Christopher, though, has more going for him than massive exposure. He’s already known to a cluster of pop fans – the enthusiastic ones who turn up on time for gigs and watch the support act – after touring last year with Mary J Blige and Amy Winehouse. Indeed, he has been lazily described as ‘the male Amy Winehouse’, thanks to his grounding in Stax-y soul. Although that’s possibly because producers Midi Mafia have the exclusive rights to use Stax samples, several of which are on his forthcoming album. Christopher distinguished himself by the amount of effort he put into his performances. ‘After the last Mary J Blige show, in Birmingham, I literally went off stage like [mimes sweaty heart attack] ha ha!
'I only did six songs, and I’m panting, I had a stitch, I was sweating drips! People would touch me and would say “Ugh, you’re soaking!” And I was in so much pain – that’s the way you do it.’
Despite Christopher’s outwardly sunny demeanour, his tracks are surprisingly emotionally ponderous, including his favourite, ‘a really random one about that moment when you die’, and soon-to-be crowd favourite ‘The Way You Are’, written specifically for ‘a girl who’d really lost it, she’s really desperate about the way she looks.

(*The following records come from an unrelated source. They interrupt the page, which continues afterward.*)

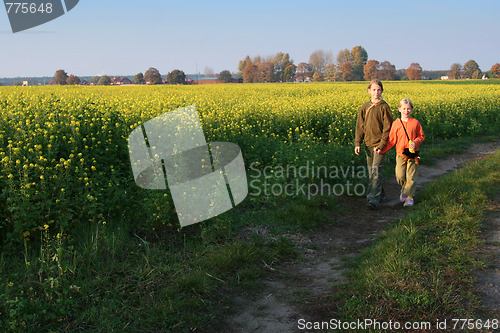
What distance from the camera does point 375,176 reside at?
7.58 m

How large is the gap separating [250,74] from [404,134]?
116 m

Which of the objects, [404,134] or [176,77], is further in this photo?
[176,77]

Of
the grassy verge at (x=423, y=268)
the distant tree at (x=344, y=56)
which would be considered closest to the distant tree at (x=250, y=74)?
the distant tree at (x=344, y=56)

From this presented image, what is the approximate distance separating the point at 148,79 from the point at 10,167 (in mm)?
80851

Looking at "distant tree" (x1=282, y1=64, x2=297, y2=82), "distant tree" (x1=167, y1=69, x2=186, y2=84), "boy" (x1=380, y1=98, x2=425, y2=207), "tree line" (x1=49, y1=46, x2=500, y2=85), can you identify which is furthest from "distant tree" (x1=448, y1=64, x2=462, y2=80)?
"boy" (x1=380, y1=98, x2=425, y2=207)

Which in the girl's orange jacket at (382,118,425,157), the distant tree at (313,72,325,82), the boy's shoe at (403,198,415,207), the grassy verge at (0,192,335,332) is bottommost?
the distant tree at (313,72,325,82)

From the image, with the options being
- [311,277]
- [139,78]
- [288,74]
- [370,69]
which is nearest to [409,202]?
[311,277]

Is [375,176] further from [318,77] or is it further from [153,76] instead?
[318,77]

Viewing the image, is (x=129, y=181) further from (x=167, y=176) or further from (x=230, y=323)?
(x=230, y=323)

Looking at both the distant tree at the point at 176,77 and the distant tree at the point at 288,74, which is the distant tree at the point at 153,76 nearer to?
the distant tree at the point at 176,77

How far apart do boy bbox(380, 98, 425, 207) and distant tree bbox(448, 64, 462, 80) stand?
134 metres

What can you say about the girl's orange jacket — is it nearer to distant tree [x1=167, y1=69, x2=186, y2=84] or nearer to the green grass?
the green grass

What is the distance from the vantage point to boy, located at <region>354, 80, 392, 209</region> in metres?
7.34

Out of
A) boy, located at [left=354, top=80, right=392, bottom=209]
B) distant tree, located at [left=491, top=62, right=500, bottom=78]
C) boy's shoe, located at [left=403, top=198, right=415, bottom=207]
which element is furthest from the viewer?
distant tree, located at [left=491, top=62, right=500, bottom=78]
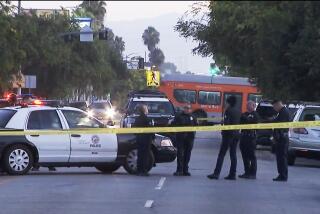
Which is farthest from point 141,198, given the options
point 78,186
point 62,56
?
point 62,56

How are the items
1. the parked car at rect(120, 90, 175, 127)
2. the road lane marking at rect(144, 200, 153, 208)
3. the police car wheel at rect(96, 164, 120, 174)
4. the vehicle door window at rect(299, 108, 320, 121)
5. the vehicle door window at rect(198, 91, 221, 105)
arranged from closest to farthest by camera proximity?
the road lane marking at rect(144, 200, 153, 208), the police car wheel at rect(96, 164, 120, 174), the vehicle door window at rect(299, 108, 320, 121), the parked car at rect(120, 90, 175, 127), the vehicle door window at rect(198, 91, 221, 105)

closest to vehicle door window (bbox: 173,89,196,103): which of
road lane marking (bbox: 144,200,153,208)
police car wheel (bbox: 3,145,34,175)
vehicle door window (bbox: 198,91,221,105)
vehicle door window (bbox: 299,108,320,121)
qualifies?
vehicle door window (bbox: 198,91,221,105)

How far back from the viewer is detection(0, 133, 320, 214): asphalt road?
34.4ft

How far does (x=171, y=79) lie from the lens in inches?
1613

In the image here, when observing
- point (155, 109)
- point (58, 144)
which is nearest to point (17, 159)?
point (58, 144)

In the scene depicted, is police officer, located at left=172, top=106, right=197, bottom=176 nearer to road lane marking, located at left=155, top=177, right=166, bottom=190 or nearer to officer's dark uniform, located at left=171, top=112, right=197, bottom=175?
officer's dark uniform, located at left=171, top=112, right=197, bottom=175

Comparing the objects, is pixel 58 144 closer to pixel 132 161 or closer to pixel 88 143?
pixel 88 143

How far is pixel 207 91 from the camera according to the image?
4062 cm

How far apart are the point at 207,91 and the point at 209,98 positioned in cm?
43

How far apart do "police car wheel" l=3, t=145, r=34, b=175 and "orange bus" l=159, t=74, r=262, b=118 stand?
25.5 meters

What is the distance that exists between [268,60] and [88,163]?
349 inches

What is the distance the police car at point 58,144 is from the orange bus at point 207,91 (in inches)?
972

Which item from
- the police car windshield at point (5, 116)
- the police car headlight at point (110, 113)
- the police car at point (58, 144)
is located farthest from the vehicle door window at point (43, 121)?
the police car headlight at point (110, 113)

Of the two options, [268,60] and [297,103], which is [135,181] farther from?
[297,103]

In this industry and this world that we’re living in, everybody’s wanting to lose weight – men are getting paranoid about the way they look now. And just think, you’re born that way, be happy, you’re lucky that you have two legs. Just don’t change, don’t let anybody change you, and she needed to hear that. There’s a lot of women in this world, and men, and people. Who need to hear these kind of things. And when I write a song I always think I want them to be for people.’
While ‘The Quest’ seems to have caught the public imagination because it deals very specifically with with a very general soul-searching theme we’re all familiar with, its actual origins may come as a surprise to the prime time-appreciating masses.
‘The lyric is very much based on my brother being in Iraq. I was thinking: Okay, I’m living in London, I’m lucky to be doing what I’m doing, I’m not having to fight for my country and maybe die. And I was going through that whole sad phase where I was thinking: Why am I here? What am I gonna do with my life? And what can I fight for, because my brother’s doing that? And then, after writing the song, I realised I can’t answer that, you just have to do that and go and experience life as it is. I’m 22, I’m not gonna be able to answer them questions until I’m 40, 50, 80… Or probably never, for some of them. Writing that song put me at rest. I’m like: There’s my answer right there.’
Bryn Christopher plays the Soho Revue Bar on July 9.
1 comment
I'd heard The Quest on R2 back in May and it floored me, like many others I thought it was a deep husky female singer.... then found out the true identity that is Bryn Christopher, went onto his MySpace instantly booked tickets for the July 9 gig.... that eve he took my breath away, so much so I had to book straight away for the next gig... happily that's been and gone and it was probably even better than my first time. Bryn has got it in bucketloads, he's the real deal - live his vocals are stupendous.... and not only that he's a very approachable and friendly guy. Hope the industry doesn't tarnish his lovely persona and talent!